Unfortunately, your giving agent says that the landlord is not responsible for installing the doorbell, despite the fact that it is relatively easy and inexpensive to do so.
It will also make life easier for you and your neighbors.
To find out what your rights are in this position, This Is Money asked industry experts what you can do and whether you can install it yourself.
A spokesperson for the nonprofit advice service, Justice for Tenants, responds: There is no legal obligation for the landlord to provide a doorbell or postbox.
However, the lack of a doorbell or a means to get a post can be an indicator that the property was not converted with the correct planning permissions.
You can check the council’s online planning portal or contact its planning department for confirmation.
From a practical standpoint, the first step would be to tell your landlord in writing what inconveniences you are caused by the lack of a doorbell and post box and to request that a letterbox and doorbell be provided. .
If the homeowner isn’t willing to help, a practical solution may be a wireless doorbell attached to the gate, which you can install yourself.
Or alternatively, a notice is affixed at the gate with your phone number, to alert delivery drivers to call you so that you can provide them with a code to enter, or go out and collect the package .
No doorbell means residents are missing many important parcels
Propertymark’s Policy and Campaigns Manager Timothy Douglas responds: When it comes to flats, the freehold arrangement differs from property to property.
In most cases, rented flats in a multiple-occupancy residential building will be owned by a landlord on a leasehold basis.
Therefore, there is likely to be an additional landlord or freeholder who has overall responsibility and ownership of the fabric of the building, such as installation and maintenance of a closed gate with keypad.
To help determine responsibility in this scenario, the tenant should ask the rental agent to find out who is the ultimate owner of the building and is responsible for maintenance.
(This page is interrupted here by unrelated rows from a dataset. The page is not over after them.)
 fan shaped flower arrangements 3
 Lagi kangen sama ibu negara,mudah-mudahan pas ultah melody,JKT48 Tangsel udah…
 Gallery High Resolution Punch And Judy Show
It can also be obtained through the Land Registry website.
You can also ask if the freeholder has hired a managing agent to manage the building and communal areas.
Once this has been installed a request should be made for the entrance bell to the building.
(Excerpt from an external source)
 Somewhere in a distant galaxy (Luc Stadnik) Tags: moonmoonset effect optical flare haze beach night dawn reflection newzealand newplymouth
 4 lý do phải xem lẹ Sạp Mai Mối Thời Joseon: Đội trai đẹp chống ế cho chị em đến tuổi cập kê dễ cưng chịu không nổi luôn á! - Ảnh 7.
If the freehold is jointly owned by the leaseholders through a portion of the freehold arrangement, then responsibility for the communal areas and the building’s structure – such as the decision to install an entry buzzer or intercom system – will be shared between the owners of the tenant. Flat with landlord.
Chun Wong, partner at Hodge Jones & Allen, responded: Unfortunately there is no legal obligation on a landlord to provide a doorbell, as it pertains to convenience, not security.
Lastly, it would have been helpful to check that the property had a doorbell before taking the lien—and if not, ask the landlord or agent to install one before signing the contract.
It is also worth checking the tenancy agreement to see if there are any relevant obligations.
The best course of action is always to try to resolve it amicably with the landlord or agent by asking if they would be willing to install one, which usually isn’t too expensive.
Alternatively ask permission to set up your own. However, you will usually need to return the property to the landlord in the same state at the end of the tenancy as you originally took it in, so make sure it can be removed without damage.